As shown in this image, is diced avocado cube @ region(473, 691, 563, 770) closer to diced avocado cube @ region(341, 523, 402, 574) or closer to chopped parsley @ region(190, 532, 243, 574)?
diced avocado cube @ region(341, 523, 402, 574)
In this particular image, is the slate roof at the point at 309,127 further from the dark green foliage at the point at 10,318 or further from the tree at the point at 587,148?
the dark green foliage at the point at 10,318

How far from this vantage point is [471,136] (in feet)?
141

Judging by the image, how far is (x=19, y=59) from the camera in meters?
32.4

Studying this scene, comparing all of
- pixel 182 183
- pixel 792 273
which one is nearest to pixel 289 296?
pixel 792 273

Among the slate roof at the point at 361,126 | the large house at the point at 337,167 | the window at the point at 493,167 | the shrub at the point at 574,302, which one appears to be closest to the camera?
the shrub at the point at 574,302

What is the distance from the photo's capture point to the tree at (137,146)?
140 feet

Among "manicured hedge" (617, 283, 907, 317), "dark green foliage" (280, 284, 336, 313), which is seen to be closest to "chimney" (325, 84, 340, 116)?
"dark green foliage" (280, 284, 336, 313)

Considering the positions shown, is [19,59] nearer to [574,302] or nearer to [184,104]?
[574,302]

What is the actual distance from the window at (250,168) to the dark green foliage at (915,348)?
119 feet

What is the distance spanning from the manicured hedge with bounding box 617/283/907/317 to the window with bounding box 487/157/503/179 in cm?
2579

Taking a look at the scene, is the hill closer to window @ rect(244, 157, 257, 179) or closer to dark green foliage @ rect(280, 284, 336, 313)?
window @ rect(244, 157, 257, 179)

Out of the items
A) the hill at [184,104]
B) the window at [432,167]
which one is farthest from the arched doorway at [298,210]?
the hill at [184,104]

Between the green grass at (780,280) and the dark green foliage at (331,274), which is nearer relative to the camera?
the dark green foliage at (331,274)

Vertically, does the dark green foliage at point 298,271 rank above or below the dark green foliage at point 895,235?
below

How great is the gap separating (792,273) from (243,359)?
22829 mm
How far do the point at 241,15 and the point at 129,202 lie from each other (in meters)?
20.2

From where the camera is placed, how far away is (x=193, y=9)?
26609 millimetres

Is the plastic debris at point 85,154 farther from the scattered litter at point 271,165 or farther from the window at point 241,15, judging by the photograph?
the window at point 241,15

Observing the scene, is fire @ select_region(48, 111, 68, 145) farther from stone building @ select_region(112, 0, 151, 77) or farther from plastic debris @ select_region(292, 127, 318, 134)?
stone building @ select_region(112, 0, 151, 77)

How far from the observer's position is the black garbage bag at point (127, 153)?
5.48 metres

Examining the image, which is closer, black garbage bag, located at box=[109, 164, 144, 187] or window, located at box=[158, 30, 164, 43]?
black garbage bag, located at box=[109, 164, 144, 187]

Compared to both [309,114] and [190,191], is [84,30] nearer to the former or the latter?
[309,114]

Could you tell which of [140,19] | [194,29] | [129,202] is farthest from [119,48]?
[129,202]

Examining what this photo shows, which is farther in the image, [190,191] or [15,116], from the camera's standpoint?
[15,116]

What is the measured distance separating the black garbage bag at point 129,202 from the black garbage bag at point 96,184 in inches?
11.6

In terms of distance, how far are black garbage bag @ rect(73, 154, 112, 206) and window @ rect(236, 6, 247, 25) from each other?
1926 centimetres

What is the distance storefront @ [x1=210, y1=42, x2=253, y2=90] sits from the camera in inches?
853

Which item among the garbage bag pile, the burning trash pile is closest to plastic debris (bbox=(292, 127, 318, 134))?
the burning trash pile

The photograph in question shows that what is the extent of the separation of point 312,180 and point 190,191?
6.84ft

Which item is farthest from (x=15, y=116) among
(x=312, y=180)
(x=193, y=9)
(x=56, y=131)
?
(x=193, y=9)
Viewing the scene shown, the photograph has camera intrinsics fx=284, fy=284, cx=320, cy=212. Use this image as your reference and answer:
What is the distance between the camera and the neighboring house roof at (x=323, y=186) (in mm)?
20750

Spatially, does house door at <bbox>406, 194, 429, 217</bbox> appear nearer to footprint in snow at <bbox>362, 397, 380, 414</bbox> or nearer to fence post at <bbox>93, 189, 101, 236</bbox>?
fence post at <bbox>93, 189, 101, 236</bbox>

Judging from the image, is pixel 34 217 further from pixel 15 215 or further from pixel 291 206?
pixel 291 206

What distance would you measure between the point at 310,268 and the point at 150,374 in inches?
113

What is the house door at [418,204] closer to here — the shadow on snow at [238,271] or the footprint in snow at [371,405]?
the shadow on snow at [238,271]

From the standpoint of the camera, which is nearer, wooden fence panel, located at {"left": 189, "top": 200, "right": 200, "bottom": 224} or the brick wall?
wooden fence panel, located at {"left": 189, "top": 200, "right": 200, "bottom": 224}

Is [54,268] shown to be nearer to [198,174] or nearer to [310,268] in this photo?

DIRECTIONS FOR THIS TASK: Change every "manicured hedge" in the data above to "trimmed hedge" and leave the rest untouched.

TASK RESPONSE:
As shown in this image, is diced avocado cube @ region(473, 691, 563, 770) closer to diced avocado cube @ region(341, 523, 402, 574) or closer to chopped parsley @ region(190, 532, 243, 574)?
diced avocado cube @ region(341, 523, 402, 574)
In this particular image, is the slate roof at the point at 309,127 further from the dark green foliage at the point at 10,318 or further from the tree at the point at 587,148?
the dark green foliage at the point at 10,318

How far from this vantage point is [471,136] (in feet)?
141

Judging by the image, how far is (x=19, y=59) from the camera in meters?
32.4

Studying this scene, comparing all of
- pixel 182 183
- pixel 792 273
which one is nearest to pixel 289 296?
pixel 792 273

Among the slate roof at the point at 361,126 | the large house at the point at 337,167 | the window at the point at 493,167 | the shrub at the point at 574,302, which one appears to be closest to the camera?
the shrub at the point at 574,302

What is the distance from the photo's capture point to the tree at (137,146)?
140 feet

Among "trimmed hedge" (617, 283, 907, 317), "dark green foliage" (280, 284, 336, 313), which is seen to be closest to "chimney" (325, 84, 340, 116)?
"dark green foliage" (280, 284, 336, 313)

Considering the positions shown, is [19,59] nearer to [574,302] or nearer to [184,104]?
[574,302]

What is the actual distance from the window at (250,168) to the dark green foliage at (915,348)?
119 feet

What is the distance spanning from the trimmed hedge with bounding box 617/283/907/317 to the window with bounding box 487/157/503/179 in cm?
2579

Taking a look at the scene, is the hill closer to window @ rect(244, 157, 257, 179) or closer to dark green foliage @ rect(280, 284, 336, 313)?
window @ rect(244, 157, 257, 179)

Out of the items
A) the hill at [184,104]
B) the window at [432,167]
which one is farthest from the arched doorway at [298,210]?
the hill at [184,104]

Between the green grass at (780,280) and the dark green foliage at (331,274), which is nearer relative to the camera?
the dark green foliage at (331,274)

Vertically, does the dark green foliage at point 298,271 rank above or below the dark green foliage at point 895,235?
below

How great is the gap separating (792,273) from (243,359)?
22829 mm
How far do the point at 241,15 and the point at 129,202 lie from each other (in meters)?
20.2

From where the camera is placed, how far away is (x=193, y=9)?
26609 millimetres

Is the plastic debris at point 85,154 farther from the scattered litter at point 271,165 or farther from the window at point 241,15, judging by the photograph?
the window at point 241,15

Observing the scene, is fire @ select_region(48, 111, 68, 145) farther from stone building @ select_region(112, 0, 151, 77) or farther from plastic debris @ select_region(292, 127, 318, 134)?
stone building @ select_region(112, 0, 151, 77)

How far from the observer's position is the black garbage bag at point (127, 153)?
5.48 metres

Examining the image, which is closer, black garbage bag, located at box=[109, 164, 144, 187] or window, located at box=[158, 30, 164, 43]?
black garbage bag, located at box=[109, 164, 144, 187]

Compared to both [309,114] and [190,191], is [84,30] nearer to the former or the latter?
[309,114]

Could you tell which of [140,19] | [194,29] | [129,202] is farthest from [119,48]?
[129,202]

Examining what this photo shows, which is farther in the image, [190,191] or [15,116], from the camera's standpoint?
[15,116]

What is the measured distance separating the black garbage bag at point 129,202 from the black garbage bag at point 96,184 in inches?
11.6

In terms of distance, how far are black garbage bag @ rect(73, 154, 112, 206) and window @ rect(236, 6, 247, 25) from each other?
1926 centimetres

What is the distance storefront @ [x1=210, y1=42, x2=253, y2=90] sits from the camera in inches?
853

Which item among the garbage bag pile, the burning trash pile is closest to plastic debris (bbox=(292, 127, 318, 134))?
the burning trash pile

The photograph in question shows that what is the extent of the separation of point 312,180 and point 190,191?
6.84ft

Which item is farthest from (x=15, y=116) among
(x=312, y=180)
(x=193, y=9)
(x=56, y=131)
?
(x=193, y=9)
Viewing the scene shown, the photograph has camera intrinsics fx=284, fy=284, cx=320, cy=212. Use this image as your reference and answer:
What is the distance between the camera and the neighboring house roof at (x=323, y=186) (in mm)?
20750

Spatially, does house door at <bbox>406, 194, 429, 217</bbox> appear nearer to footprint in snow at <bbox>362, 397, 380, 414</bbox> or nearer to fence post at <bbox>93, 189, 101, 236</bbox>?
fence post at <bbox>93, 189, 101, 236</bbox>

Judging from the image, is pixel 34 217 further from pixel 15 215 or further from pixel 291 206?
pixel 291 206

What distance would you measure between the point at 310,268 and the point at 150,374 in inches?
113

What is the house door at [418,204] closer to here — the shadow on snow at [238,271] or the footprint in snow at [371,405]?
the shadow on snow at [238,271]

From the standpoint of the camera, which is nearer, wooden fence panel, located at {"left": 189, "top": 200, "right": 200, "bottom": 224} or the brick wall?
wooden fence panel, located at {"left": 189, "top": 200, "right": 200, "bottom": 224}

Is [54,268] shown to be nearer to [198,174] or nearer to [310,268] in this photo?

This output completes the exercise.